Was Chamberlin influenced by Orson Pratt’s own unique reformation of the monadology? (I should note that there’s no direct evidence Pratt was consciously doing this: however he does end up with a system pretty similar only with atoms with finite extension rather than infinitely small monads.) I don’t know if this was an influence on Chamberlin and how he takes Howison’s ideas. I wouldn’t be at all surprised given the place of Pratt in LDS thought.

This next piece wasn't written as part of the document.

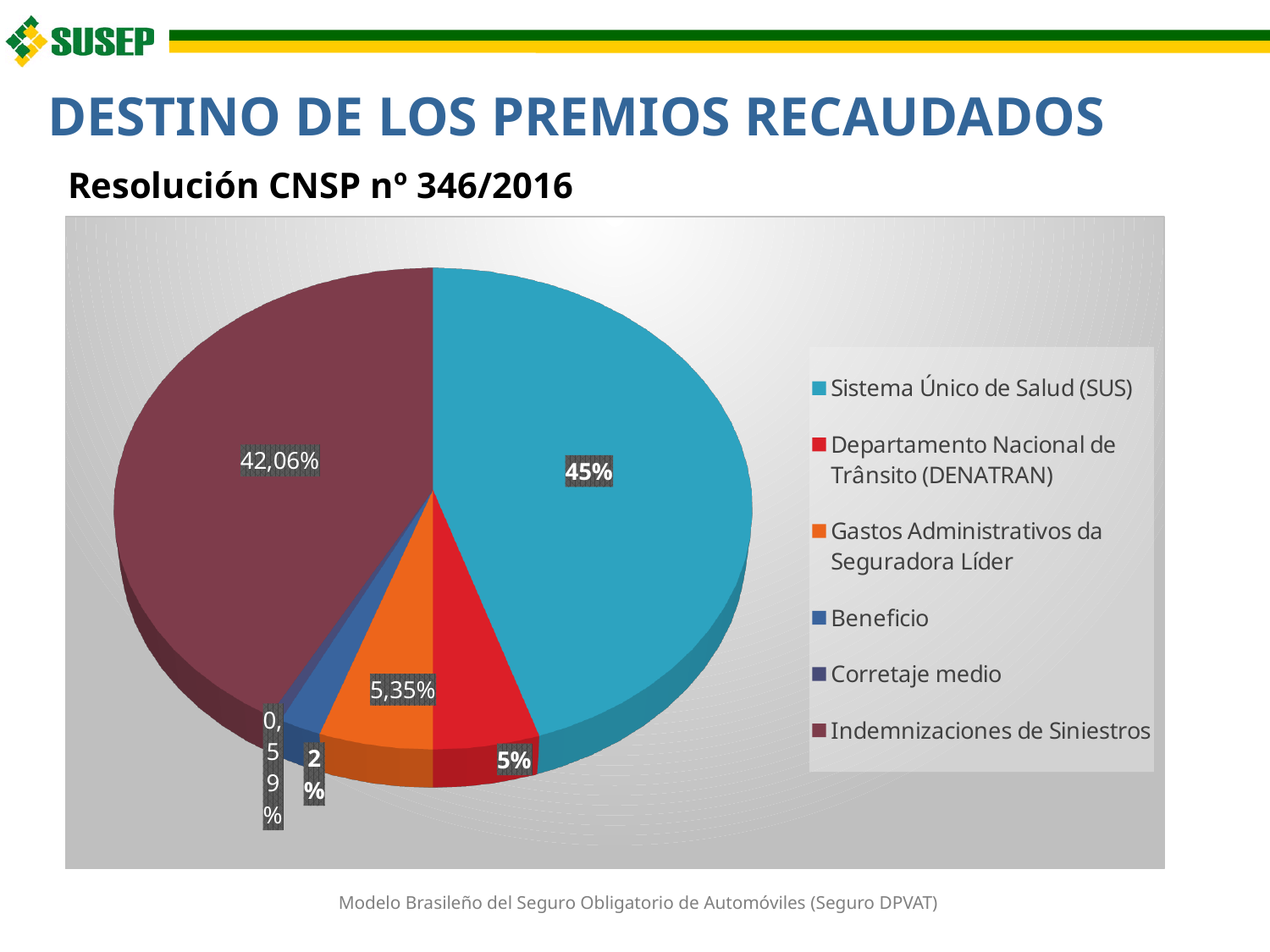
Which is larger: the share for Gastos Administrativos da Seguradora Líder or the share for Beneficio? Gastos Administrativos da Seguradora Líder How many categories does the legend list? 6 Which category has the largest slice of the pie? Sistema Único de Salud (SUS) What is the value shown for Gastos Administrativos da Seguradora Líder? 5,35% What type of chart is shown on the slide? Pie chart What is the value shown for Departamento Nacional de Trânsito (DENATRAN)? 5% What share of the pie does Indemnizaciones de Siniestros represent? 42,06% What is the difference between the shares of Sistema Único de Salud (SUS) and Indemnizaciones de Siniestros? 2,94% Which category has the smallest slice of the pie? Corretaje medio What share of the pie does Sistema Único de Salud (SUS) represent? 45% What colour is the slice for Indemnizaciones de Siniestros? Maroon (dark red) What is the value shown for Corretaje medio? 0,59%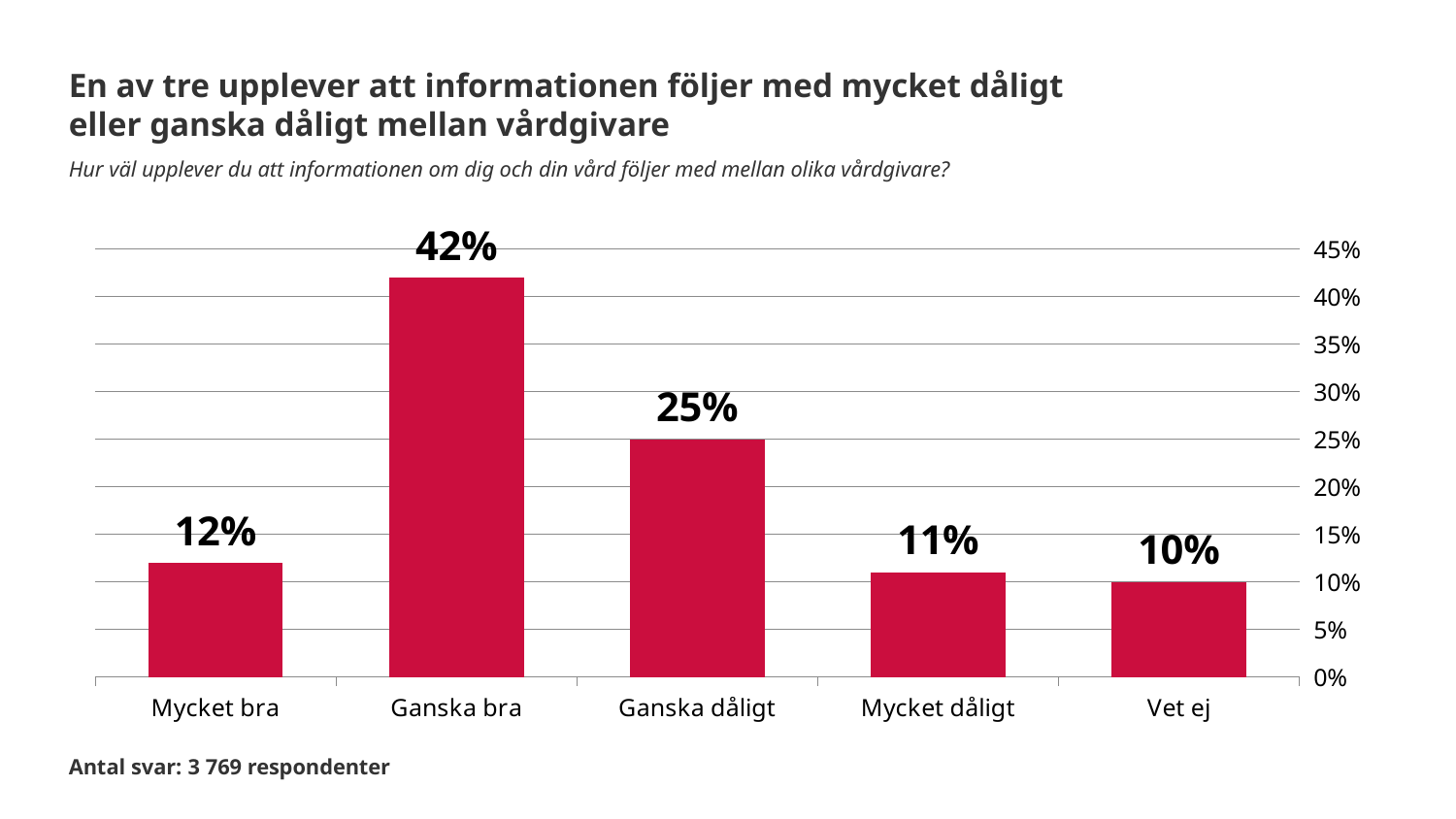
What is the combined value of Ganska dåligt and Mycket dåligt? 36% What kind of chart is shown on the slide? bar chart Which is larger, the value for Mycket bra or the value for Mycket dåligt? Mycket bra How many respondents does the note below the chart say answered? 3 769 What is the value for Mycket bra? 12% Which category has the lowest value? Vet ej Is the value for Ganska dåligt greater or less than 20%? greater Which category has the highest value? Ganska bra What is the value for Ganska bra? 42% What is the difference between the values for Ganska bra and Ganska dåligt? 17% What is the value for Vet ej? 10% How many categories are shown on the x axis? 5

Chamberlin makes us of the extensive LDS discussion of freedom and agency. He sees evil as a kind of rejection of the freedom of other minds. As I mentioned, one can’t help but think here of Levinas. The Good thus becomes a kind of respect for others where I not only respect them (seek to avoid violence in Levinasian terms) but also seek to develop a harmony. God is God because he persuades and his greatest tool is to be an example. Our best experience of God is through other people because in this highly relational view of monads, everything is in everything else. We see God as we see respect for freedom.
I’d like to read more of Chamberlin as I find his conception of God obviously very LDS but also as perhaps holding some obvious problems. (That is, can we escape violence? What is the relationship of Chamberlin’s LDS view of God with Howison or Peirce’s views of God which seem much less compatible with LDS thought.)